We’re all going to need to hustle to stay ahead of that son-of-a-gun ChatGPT, the chatbot that’s proving worryingly adept at all kinds of things: passing bar exams, writing code and creating new Seinfeld episodes.
We journalists, too, need to be looking over our shoulders. Chatbots can gather information and conjure a nice little adjective almost as well as we can, the impudent sods. It’s insulting, really: I wouldn’t have the nerve to go up to a firefighter and tell them they were no longer needed to put out blazes.
If the rug gets pulled for me now on my job, what do I have? I don’t have a plan B. I have a master’s degree in political science. Why did my parents let me do that!?
But I’m not going to spend any more time weeping into my laptop. What I do have are human wiles: so here are some surefire tips to outwit AI and keep the generative wolf from the door.
1. Learn obscure knowledge. AI has me well beaten on several fronts: ChatGPT can magic up a great recipe in seconds; devise a perfect holiday itinerary in moments; and it doesn’t crack under pressure when asked simple follow-up questions. Still, the AI language models are only as good as the information they can scrape off the internet. So, to gain an edge, why not stock up on knowledge that isn’t on the web? The juiciest office gossip, what the best biscuits taste like, how many sparrows are nesting in the hedge near your house. ChatGPT doesn’t know any of this — but I do.
2. Embrace hallucination. ChatGPT and its saucy AI cousins are notorious for sometimes spouting made-up information (“hallucinating”, as AI experts call it). Hey, we all work with people who do a bit of this. But if you really want to go toe-to-toe with AI systems, try popping psychedelics at work — it’ll ensure you can confidently out-gibberish the bots.
3. Learn how to stack bricks and slaughter cattle. These are two jobs ChatGPT is not going to be shit hot at any time soon, according to research from the tech’s developer, OpenAI, which ranked how exposed different careers are to the technology. Time to bone up on new skills — like how to restore the beams in an old cottage, darn socks, gut salmon or simply get the office printer to work.
4. Reinvent your career in Pyongyang, where there’s no ChatGPT to worry about. No? Too bleak?
5. Sharpen your soft skills. ChatGPT is not going to outflank me on emotional intelligence, surely?
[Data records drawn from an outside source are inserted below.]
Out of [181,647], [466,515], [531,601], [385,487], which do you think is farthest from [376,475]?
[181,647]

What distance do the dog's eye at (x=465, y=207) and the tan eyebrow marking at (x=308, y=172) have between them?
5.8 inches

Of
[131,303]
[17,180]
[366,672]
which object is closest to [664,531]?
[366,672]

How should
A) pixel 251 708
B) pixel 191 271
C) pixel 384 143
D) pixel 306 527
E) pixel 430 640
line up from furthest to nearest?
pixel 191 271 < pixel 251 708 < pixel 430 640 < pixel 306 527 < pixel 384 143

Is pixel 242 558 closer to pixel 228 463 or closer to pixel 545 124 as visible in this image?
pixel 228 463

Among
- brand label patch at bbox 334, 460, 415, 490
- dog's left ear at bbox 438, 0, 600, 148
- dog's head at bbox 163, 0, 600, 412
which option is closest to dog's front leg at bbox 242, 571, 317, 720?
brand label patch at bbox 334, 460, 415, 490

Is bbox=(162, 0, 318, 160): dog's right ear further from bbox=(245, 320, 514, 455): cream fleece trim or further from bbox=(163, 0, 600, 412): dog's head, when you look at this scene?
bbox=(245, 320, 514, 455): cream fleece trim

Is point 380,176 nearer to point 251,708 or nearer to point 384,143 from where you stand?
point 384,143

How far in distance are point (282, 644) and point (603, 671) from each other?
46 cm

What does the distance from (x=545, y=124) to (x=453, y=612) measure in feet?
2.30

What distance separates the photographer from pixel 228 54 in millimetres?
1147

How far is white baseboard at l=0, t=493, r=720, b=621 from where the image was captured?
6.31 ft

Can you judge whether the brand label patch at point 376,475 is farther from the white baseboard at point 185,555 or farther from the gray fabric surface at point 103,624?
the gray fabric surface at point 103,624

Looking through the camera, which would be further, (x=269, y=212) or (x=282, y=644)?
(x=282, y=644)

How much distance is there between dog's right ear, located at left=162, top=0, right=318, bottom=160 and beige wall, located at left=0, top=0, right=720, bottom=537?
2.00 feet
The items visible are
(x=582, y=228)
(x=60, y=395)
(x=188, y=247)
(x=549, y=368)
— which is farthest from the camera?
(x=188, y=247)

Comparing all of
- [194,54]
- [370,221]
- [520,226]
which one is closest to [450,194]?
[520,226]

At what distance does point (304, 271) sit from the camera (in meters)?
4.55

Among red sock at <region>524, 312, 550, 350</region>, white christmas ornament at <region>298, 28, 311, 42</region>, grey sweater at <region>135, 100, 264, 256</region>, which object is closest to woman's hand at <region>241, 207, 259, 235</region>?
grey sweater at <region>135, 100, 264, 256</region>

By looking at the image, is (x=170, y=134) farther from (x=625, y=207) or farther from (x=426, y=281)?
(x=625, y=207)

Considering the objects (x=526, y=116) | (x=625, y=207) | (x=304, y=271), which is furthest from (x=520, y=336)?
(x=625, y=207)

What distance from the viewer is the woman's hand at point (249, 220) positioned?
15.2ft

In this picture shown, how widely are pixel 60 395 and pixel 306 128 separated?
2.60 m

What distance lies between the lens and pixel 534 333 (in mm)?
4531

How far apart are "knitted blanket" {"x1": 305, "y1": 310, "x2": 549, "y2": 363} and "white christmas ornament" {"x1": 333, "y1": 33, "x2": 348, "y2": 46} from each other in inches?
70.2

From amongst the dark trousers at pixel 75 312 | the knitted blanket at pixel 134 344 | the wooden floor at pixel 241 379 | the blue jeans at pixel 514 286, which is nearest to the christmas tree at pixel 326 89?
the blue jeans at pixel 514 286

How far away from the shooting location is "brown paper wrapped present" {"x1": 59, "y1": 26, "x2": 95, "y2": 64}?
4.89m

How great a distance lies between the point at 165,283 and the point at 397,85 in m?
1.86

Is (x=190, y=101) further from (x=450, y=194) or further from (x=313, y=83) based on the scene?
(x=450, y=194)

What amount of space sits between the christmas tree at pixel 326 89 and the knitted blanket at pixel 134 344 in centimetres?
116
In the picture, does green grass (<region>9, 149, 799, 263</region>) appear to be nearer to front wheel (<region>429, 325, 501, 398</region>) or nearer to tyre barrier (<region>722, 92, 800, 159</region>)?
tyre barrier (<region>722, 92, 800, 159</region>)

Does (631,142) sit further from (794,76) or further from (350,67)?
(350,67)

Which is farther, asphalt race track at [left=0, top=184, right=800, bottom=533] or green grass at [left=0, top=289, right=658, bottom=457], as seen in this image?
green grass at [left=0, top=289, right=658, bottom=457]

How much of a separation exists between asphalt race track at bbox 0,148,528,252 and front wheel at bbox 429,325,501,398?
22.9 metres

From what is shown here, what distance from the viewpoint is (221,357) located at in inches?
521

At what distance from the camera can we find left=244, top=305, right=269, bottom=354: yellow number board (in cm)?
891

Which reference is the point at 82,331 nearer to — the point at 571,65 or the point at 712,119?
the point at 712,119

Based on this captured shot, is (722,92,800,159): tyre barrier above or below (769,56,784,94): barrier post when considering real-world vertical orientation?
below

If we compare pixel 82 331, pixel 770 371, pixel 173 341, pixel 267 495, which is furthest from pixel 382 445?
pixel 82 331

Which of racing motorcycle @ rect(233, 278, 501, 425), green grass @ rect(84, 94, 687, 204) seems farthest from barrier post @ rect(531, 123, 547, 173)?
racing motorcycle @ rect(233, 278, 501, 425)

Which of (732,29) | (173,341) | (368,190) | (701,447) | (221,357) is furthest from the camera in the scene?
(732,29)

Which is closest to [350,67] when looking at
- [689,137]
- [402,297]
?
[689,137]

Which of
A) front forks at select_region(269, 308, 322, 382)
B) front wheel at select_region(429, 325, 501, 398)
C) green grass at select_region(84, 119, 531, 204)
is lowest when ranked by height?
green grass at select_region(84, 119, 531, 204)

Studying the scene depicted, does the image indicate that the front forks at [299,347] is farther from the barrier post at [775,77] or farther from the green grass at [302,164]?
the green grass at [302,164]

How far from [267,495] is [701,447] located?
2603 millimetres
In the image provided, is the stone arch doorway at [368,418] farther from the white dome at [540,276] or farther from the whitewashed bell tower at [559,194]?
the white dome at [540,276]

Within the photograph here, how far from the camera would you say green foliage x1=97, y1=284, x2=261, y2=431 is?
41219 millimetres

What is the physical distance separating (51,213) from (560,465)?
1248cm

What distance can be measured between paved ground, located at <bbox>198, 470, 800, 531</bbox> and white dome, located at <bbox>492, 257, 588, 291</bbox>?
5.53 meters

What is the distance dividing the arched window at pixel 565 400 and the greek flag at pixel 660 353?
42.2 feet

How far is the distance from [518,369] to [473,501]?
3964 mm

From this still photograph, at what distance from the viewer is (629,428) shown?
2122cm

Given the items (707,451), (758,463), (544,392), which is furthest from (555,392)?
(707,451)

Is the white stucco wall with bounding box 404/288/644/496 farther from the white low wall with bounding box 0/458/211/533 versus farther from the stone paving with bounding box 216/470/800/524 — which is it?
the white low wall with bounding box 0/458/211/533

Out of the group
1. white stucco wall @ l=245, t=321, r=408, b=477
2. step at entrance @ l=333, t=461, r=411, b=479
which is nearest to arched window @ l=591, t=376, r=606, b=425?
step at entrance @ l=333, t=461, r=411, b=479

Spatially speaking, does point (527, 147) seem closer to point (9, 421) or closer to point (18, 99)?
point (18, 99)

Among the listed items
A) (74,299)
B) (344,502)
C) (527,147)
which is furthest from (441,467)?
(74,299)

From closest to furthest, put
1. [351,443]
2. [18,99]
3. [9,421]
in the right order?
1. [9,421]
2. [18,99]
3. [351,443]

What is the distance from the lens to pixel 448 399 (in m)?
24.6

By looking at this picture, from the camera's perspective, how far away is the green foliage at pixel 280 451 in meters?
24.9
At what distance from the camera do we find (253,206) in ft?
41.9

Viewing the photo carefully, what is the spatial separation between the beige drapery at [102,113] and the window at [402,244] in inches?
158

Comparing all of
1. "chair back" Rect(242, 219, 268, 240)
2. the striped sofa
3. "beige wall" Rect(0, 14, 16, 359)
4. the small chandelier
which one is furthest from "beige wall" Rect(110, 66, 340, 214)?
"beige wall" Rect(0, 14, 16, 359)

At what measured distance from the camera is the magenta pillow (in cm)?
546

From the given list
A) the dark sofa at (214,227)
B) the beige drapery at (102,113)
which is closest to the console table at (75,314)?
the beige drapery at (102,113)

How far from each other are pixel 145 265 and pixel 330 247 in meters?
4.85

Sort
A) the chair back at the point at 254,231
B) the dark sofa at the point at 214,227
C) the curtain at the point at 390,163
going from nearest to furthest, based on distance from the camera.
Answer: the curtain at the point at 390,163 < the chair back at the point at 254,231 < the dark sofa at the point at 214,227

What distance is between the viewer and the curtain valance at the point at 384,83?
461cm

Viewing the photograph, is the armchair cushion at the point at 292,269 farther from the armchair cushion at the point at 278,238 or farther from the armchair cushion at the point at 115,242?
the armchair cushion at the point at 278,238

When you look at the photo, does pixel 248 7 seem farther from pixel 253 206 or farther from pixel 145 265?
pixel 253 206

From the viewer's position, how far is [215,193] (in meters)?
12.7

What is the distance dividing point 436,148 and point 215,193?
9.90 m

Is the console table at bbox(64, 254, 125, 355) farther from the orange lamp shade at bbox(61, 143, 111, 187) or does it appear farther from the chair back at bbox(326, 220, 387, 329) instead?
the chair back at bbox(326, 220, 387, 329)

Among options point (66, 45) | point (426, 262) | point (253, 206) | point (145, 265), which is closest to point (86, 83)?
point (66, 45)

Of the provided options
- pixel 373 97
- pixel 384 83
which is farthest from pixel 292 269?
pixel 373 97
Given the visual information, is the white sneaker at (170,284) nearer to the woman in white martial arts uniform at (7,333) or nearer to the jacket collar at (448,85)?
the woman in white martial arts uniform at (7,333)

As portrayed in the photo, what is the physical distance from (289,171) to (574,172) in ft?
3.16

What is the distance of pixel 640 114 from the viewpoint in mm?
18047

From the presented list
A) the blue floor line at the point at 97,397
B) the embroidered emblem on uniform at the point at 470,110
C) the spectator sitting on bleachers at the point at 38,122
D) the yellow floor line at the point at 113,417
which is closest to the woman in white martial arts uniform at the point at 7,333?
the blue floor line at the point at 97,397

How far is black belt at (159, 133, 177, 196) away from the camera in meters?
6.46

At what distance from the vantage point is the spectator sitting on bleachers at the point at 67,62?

I can smile or be solemn. I can caveat all requests with “no worries if not” or reply with “interesting” if a colleague says something ridiculous in a meeting, so as not to crush them. I can read facial cues, I can send the right emails to the right people, nod at the right time and — if required — wink at an opportune moment. Just to be safe, and really get my empathy levels soaring, I’m going to listen to some more Phil Collins.
6. Get comfortable with cheating. GenAI is turbocharging misconduct: people are already using it in interviews and exams. Get ahead of the curve by becoming an everyday miscreant. Say you’ve climbed Mont Blanc, even if you haven’t, or lie about being really good at paragliding, or creating scatter charts in Airtable.
7. Think good thoughts. Don’t feel like reskilling to land an AI-proof job? Maybe just try manifesting one instead.